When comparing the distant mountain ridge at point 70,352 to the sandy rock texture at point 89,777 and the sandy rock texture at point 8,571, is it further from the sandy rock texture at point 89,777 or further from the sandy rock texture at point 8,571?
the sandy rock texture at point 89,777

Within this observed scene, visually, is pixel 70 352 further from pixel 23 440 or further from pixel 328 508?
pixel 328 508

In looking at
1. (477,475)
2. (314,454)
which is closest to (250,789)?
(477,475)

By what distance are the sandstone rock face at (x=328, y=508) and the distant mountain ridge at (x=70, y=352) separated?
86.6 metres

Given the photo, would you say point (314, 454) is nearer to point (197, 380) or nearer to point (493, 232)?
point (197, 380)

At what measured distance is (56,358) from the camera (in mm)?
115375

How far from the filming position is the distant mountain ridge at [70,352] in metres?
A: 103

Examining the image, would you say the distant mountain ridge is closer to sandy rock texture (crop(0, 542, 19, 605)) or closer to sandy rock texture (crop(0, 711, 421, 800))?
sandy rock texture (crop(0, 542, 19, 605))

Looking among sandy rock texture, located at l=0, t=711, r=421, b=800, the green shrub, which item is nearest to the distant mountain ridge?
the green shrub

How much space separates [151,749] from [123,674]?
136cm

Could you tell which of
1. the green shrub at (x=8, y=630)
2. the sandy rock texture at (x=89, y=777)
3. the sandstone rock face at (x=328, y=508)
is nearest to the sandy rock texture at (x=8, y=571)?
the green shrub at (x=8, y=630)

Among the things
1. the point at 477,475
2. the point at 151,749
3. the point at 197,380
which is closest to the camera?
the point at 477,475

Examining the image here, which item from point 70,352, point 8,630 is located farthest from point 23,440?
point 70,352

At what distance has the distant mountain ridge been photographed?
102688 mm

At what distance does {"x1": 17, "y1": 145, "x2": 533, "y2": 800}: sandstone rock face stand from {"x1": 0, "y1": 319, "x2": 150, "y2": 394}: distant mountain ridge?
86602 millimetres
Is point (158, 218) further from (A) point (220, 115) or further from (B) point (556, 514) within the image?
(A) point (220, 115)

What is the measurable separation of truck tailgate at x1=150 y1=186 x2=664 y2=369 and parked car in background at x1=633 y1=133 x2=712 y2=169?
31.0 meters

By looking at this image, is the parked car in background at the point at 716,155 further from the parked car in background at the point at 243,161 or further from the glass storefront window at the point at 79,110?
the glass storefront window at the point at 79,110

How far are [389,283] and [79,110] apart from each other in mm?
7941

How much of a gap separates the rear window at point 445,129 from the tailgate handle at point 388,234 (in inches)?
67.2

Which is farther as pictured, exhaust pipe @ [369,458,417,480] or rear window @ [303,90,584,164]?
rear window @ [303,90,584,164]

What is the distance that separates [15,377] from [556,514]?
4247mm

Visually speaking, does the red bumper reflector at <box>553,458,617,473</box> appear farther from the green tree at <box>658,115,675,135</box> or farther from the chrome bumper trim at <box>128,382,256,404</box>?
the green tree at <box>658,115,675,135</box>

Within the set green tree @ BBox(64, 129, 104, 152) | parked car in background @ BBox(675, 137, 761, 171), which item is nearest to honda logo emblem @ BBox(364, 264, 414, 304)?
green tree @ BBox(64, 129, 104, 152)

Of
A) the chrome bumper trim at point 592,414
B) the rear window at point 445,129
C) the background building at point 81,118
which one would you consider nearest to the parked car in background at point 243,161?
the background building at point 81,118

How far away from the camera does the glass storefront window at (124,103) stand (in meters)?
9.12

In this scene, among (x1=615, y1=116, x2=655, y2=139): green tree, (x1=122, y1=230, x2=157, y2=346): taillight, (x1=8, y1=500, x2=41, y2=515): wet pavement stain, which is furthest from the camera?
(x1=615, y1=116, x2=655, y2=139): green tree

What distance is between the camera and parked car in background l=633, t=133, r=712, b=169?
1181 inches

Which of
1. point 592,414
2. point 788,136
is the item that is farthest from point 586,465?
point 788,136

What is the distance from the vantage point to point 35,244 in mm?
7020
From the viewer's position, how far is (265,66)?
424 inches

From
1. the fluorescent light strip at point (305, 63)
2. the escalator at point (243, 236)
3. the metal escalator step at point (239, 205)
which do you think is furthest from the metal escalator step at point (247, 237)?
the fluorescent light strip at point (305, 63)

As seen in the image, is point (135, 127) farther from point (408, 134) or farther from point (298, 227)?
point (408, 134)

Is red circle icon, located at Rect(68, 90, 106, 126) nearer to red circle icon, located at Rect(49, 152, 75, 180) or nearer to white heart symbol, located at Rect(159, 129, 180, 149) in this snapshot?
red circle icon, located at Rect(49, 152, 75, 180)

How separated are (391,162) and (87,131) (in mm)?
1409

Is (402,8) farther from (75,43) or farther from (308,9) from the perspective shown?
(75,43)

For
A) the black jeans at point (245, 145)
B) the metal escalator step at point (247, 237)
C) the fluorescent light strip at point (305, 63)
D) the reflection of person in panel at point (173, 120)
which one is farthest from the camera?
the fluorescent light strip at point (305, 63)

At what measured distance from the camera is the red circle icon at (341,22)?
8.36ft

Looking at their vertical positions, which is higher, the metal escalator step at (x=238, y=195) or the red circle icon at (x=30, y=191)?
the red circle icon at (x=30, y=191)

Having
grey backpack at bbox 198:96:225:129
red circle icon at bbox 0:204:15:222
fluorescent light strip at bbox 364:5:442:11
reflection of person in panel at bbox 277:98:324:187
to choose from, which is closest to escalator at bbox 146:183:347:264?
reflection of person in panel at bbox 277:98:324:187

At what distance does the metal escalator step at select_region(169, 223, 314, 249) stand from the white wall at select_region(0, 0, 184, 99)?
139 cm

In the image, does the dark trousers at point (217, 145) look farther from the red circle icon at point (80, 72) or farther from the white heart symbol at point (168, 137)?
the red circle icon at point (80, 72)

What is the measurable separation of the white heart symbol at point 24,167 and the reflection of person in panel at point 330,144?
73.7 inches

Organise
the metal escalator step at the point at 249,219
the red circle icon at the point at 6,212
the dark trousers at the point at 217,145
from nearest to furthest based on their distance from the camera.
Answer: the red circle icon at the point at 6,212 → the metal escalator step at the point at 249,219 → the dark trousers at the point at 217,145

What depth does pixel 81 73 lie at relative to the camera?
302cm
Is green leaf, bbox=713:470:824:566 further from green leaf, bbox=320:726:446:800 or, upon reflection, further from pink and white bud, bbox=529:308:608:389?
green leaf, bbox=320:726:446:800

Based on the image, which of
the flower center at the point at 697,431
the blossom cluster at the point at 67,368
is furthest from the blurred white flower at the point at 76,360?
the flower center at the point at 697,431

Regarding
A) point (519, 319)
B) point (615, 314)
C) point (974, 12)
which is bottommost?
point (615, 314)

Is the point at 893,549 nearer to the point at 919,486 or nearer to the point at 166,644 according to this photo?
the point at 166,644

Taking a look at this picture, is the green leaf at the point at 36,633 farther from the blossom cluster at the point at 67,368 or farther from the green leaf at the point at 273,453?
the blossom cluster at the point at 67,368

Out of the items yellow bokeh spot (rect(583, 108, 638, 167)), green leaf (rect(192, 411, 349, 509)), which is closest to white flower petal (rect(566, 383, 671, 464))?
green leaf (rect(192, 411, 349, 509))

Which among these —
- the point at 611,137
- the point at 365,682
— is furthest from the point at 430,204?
========================================
**Aim**
Write everything in the data from the line containing "Within this observed" down to the line containing "31.0 meters" as a JSON list of strings, one string per line. Skip blank lines.

**Solution to the problem**
[
  "Within this observed scene, visually, is pixel 70 352 further from pixel 23 440 or further from pixel 328 508?",
  "pixel 328 508",
  "In looking at",
  "1. (477,475)",
  "2. (314,454)",
  "which is closest to (250,789)?",
  "(477,475)",
  "By what distance are the sandstone rock face at (x=328, y=508) and the distant mountain ridge at (x=70, y=352) separated?",
  "86.6 metres",
  "Given the photo, would you say point (314, 454) is nearer to point (197, 380) or nearer to point (493, 232)?",
  "point (197, 380)",
  "At what measured distance is (56,358) from the camera (in mm)?",
  "115375",
  "How far from the filming position is the distant mountain ridge at [70,352] in metres?",
  "A: 103",
  "Examining the image, would you say the distant mountain ridge is closer to sandy rock texture (crop(0, 542, 19, 605)) or closer to sandy rock texture (crop(0, 711, 421, 800))?",
  "sandy rock texture (crop(0, 542, 19, 605))",
  "Looking among sandy rock texture, located at l=0, t=711, r=421, b=800, the green shrub, which item is nearest to the distant mountain ridge?",
  "the green shrub",
  "How much space separates [151,749] from [123,674]?",
  "136cm",
  "Could you tell which of",
  "1. the green shrub at (x=8, y=630)",
  "2. the sandy rock texture at (x=89, y=777)",
  "3. the sandstone rock face at (x=328, y=508)",
  "is nearest to the sandy rock texture at (x=8, y=571)?",
  "the green shrub at (x=8, y=630)",
  "Among the things",
  "1. the point at 477,475",
  "2. the point at 151,749",
  "3. the point at 197,380",
  "which is closest to the camera?",
  "the point at 477,475",
  "Examining the image here, which item from point 70,352, point 8,630 is located farthest from point 23,440?",
  "point 70,352",
  "At what distance has the distant mountain ridge been photographed?",
  "102688 mm",
  "At what distance does {\"x1\": 17, \"y1\": 145, \"x2\": 533, \"y2\": 800}: sandstone rock face stand from {\"x1\": 0, \"y1\": 319, \"x2\": 150, \"y2\": 394}: distant mountain ridge?",
  "86602 millimetres",
  "Is point (158, 218) further from (A) point (220, 115) or further from (B) point (556, 514) within the image?",
  "(A) point (220, 115)",
  "What is the measurable separation of truck tailgate at x1=150 y1=186 x2=664 y2=369 and parked car in background at x1=633 y1=133 x2=712 y2=169?",
  "31.0 meters"
]